El último personaje de esta espeluznante  historia, está a punto de entrar en escena, en su caso lo más interesante es analizar las circunstancias previas a su inminente nacimiento, así como los sentimientos expresados personalmente por su repulsiva gestadora.

Que sea el lector en este caso, quién saque sus propias conclusiones, con los datos que se le van a aportar.

Si yo tenía seis años y era el objeto principal de todo tipo de abusos sexuales y rituales sadomasoquistas, iniciados y llevados a cabo principalmente por la Gran Puta y su querido marido.

Durante los nueve meses de gestación, sólo la escuche maldiciendo a lo que llevaba, dentro de Ella.

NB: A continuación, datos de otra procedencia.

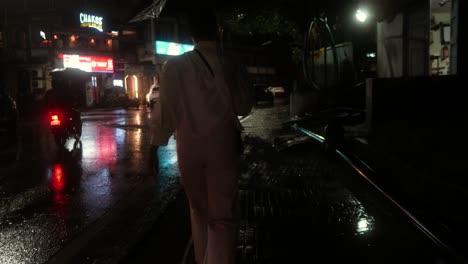 A-person-walks-with-an-umbrella-on-a-rainy-night,-neon-signs-illuminating-the-wet-street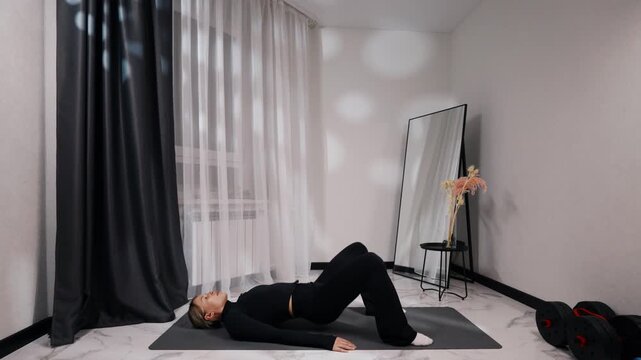 Young blonde woman in black activewear doing glute bridge during a home workout on a mat in a bright minimalist living room, side view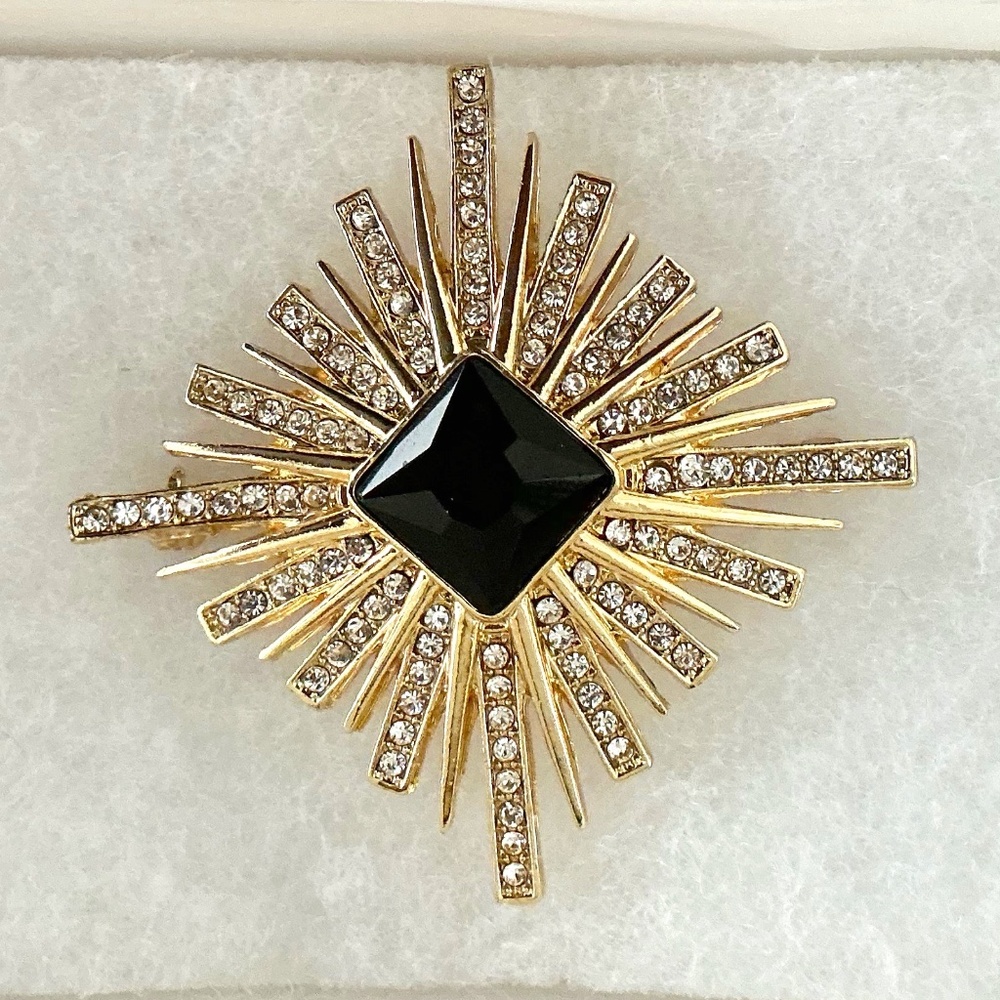 Rhinestone and black stone brooch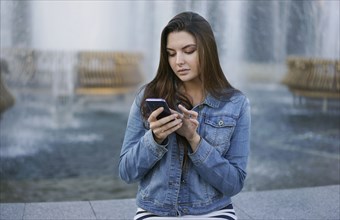 Caucasian woman texting on cell phone at fountain
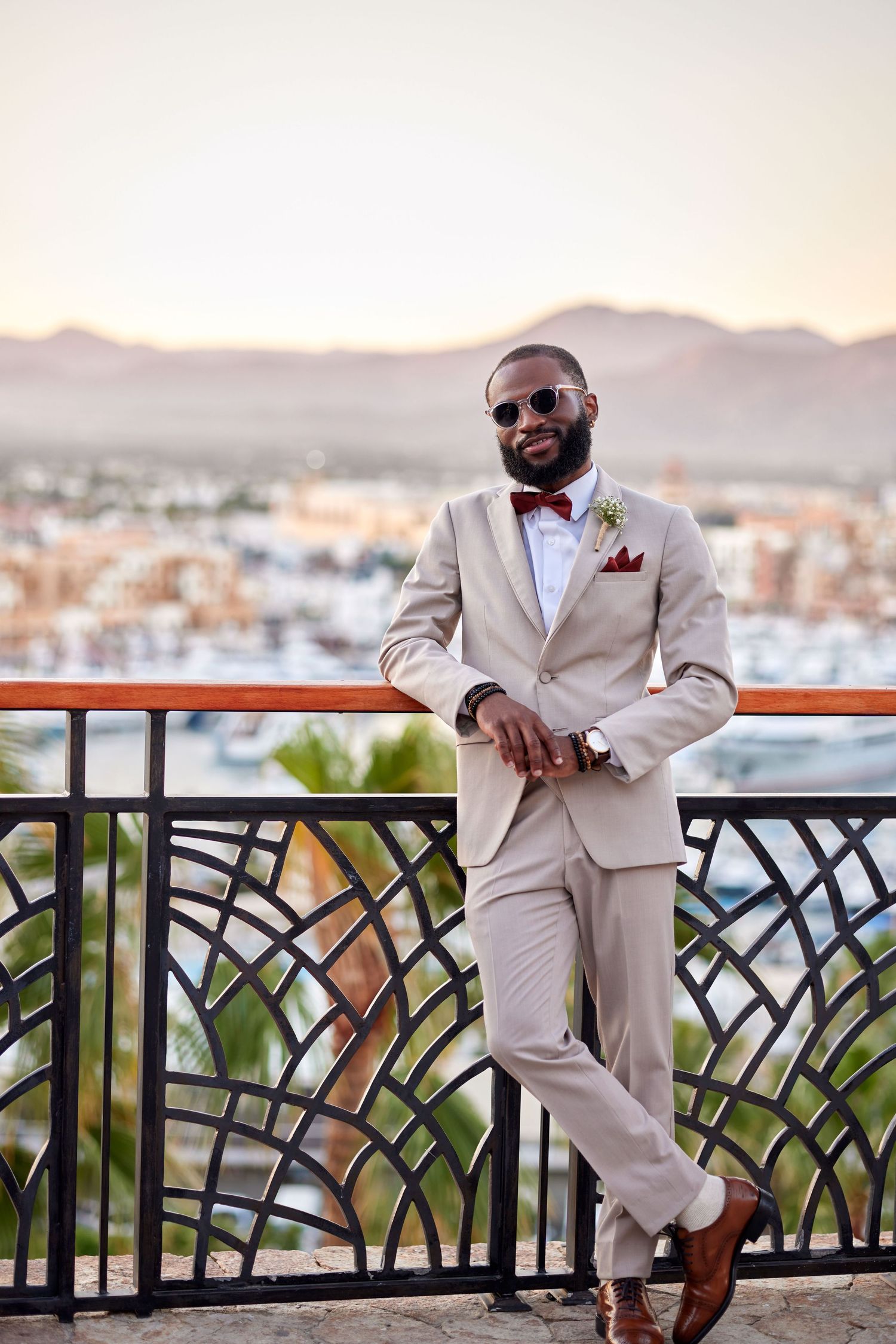 Stylish groom in beige suit with burgundy bow tie and sunglasses posing on terrace with mountain views.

Manifestaba que esa situación había sido fruto de una violación por parte de su marido, en una noche de borrachera, ya que Ella no podía negarse nunca a sus peticiones. –Me contó esa historia con menos de seis años- ni siquiera sabía que significaba aquello en aquel momento, ahora sé que era una mentira más de las suyas.

Inscribieron su nacimiento en el registro civil con varias semanas de retraso, porque no sabían qué hacer, ni que nombre ponerle. (Palabras textuales de Ella)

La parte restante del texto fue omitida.